(Beginning of AVAILABLE DATA)

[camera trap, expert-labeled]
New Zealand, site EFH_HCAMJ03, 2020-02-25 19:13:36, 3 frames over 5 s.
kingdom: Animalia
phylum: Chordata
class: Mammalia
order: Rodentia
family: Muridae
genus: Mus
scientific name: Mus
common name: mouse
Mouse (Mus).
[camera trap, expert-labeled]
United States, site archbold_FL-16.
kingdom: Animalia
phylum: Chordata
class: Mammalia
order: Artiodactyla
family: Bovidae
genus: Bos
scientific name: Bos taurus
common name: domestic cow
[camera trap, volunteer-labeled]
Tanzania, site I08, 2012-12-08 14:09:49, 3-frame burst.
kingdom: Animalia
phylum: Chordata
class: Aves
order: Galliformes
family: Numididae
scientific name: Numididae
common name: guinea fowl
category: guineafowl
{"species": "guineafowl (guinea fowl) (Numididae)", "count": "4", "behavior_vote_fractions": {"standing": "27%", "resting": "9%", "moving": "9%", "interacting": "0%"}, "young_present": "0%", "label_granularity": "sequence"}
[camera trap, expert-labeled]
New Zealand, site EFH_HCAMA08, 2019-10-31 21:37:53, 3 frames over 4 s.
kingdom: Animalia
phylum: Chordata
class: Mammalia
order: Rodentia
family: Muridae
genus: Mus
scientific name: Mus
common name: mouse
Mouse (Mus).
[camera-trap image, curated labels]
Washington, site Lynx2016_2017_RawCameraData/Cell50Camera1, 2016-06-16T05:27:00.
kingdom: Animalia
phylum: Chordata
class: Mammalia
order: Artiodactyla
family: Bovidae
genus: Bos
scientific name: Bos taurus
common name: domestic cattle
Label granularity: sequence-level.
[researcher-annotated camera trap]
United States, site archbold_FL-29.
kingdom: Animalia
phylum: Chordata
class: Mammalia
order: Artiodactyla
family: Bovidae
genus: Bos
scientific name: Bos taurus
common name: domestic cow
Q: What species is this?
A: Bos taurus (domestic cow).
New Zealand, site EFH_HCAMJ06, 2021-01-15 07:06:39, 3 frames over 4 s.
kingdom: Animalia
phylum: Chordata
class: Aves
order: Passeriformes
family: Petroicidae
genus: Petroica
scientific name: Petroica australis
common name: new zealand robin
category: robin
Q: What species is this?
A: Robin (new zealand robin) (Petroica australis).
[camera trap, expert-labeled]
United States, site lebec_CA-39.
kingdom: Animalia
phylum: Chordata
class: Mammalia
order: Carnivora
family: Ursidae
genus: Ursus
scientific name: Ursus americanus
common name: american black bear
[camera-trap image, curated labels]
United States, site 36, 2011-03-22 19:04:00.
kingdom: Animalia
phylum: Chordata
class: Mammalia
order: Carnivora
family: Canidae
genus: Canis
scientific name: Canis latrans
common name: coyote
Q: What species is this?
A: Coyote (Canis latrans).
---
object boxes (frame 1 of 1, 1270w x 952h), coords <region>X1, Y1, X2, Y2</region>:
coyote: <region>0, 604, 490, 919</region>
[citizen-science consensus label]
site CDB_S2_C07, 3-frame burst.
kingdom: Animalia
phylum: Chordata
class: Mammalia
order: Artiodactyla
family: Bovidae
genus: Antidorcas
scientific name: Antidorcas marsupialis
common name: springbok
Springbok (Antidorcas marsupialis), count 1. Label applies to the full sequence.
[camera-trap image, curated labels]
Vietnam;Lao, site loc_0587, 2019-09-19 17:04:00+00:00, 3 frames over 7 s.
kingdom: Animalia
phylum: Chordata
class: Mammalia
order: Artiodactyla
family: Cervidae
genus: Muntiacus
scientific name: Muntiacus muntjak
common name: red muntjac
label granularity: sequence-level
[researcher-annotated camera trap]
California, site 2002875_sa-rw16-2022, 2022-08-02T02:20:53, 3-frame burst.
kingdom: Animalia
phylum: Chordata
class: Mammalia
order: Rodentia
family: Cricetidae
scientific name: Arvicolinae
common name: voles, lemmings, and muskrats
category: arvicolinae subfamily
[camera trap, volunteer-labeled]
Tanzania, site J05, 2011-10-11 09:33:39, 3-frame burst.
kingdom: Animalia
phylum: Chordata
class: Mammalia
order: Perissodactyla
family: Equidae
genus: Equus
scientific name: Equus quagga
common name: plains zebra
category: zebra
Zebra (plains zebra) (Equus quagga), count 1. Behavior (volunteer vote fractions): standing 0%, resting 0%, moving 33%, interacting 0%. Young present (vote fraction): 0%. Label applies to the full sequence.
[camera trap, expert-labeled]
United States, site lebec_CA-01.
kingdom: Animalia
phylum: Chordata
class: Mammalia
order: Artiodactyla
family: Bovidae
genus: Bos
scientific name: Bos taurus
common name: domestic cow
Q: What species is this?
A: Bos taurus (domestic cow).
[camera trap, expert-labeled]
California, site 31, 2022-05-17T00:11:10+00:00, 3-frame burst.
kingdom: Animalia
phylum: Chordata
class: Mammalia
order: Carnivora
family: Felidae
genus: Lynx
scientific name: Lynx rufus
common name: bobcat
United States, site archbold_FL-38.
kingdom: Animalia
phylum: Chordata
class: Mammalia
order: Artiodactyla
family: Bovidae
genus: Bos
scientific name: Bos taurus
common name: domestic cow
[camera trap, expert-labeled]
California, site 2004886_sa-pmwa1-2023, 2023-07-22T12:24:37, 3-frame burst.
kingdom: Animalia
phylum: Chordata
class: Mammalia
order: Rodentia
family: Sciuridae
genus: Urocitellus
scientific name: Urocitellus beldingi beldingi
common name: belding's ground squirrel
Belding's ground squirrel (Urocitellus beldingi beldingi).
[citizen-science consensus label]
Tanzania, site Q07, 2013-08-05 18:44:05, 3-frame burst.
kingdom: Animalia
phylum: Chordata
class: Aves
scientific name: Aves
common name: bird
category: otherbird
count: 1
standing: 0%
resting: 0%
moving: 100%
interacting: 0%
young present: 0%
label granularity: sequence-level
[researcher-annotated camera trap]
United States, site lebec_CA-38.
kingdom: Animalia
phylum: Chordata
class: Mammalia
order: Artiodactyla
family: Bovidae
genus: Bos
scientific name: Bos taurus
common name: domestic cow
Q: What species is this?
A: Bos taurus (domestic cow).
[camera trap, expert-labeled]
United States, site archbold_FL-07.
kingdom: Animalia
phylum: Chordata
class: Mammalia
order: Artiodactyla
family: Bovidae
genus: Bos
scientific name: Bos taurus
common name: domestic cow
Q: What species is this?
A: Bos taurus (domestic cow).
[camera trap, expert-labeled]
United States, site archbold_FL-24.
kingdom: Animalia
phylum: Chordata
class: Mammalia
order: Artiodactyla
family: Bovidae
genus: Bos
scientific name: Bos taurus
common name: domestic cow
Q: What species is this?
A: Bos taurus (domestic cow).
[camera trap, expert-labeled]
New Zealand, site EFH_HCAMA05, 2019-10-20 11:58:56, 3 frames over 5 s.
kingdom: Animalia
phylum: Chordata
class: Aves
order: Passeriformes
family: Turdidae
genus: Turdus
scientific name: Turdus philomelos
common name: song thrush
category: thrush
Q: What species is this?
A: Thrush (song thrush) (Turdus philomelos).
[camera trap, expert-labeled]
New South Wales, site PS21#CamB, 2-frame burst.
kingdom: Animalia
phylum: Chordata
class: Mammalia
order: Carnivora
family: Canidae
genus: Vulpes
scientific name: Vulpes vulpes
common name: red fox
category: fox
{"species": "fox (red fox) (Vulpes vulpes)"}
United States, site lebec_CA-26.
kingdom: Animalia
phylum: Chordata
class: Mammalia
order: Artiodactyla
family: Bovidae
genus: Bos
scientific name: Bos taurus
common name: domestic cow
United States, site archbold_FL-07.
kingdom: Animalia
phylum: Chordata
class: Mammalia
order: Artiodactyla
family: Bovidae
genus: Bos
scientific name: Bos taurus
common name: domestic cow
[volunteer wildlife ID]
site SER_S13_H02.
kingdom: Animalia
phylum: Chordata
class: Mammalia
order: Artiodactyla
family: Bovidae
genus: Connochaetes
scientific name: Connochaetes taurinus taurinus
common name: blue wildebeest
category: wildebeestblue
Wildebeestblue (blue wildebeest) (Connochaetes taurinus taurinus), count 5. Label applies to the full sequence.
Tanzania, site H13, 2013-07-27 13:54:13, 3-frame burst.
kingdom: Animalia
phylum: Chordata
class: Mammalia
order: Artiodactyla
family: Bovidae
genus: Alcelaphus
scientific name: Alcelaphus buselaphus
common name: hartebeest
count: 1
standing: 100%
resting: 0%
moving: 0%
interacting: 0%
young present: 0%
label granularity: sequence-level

(End of AVAILABLE DATA)

## TASK DIRECTIONS
Where a line of the records contains the word "Tanzania", copy that line.

## TASK RESULT
Tanzania, site I08, 2012-12-08 14:09:49, 3-frame burst.
Tanzania, site J05, 2011-10-11 09:33:39, 3-frame burst.
Tanzania, site Q07, 2013-08-05 18:44:05, 3-frame burst.
Tanzania, site H13, 2013-07-27 13:54:13, 3-frame burst.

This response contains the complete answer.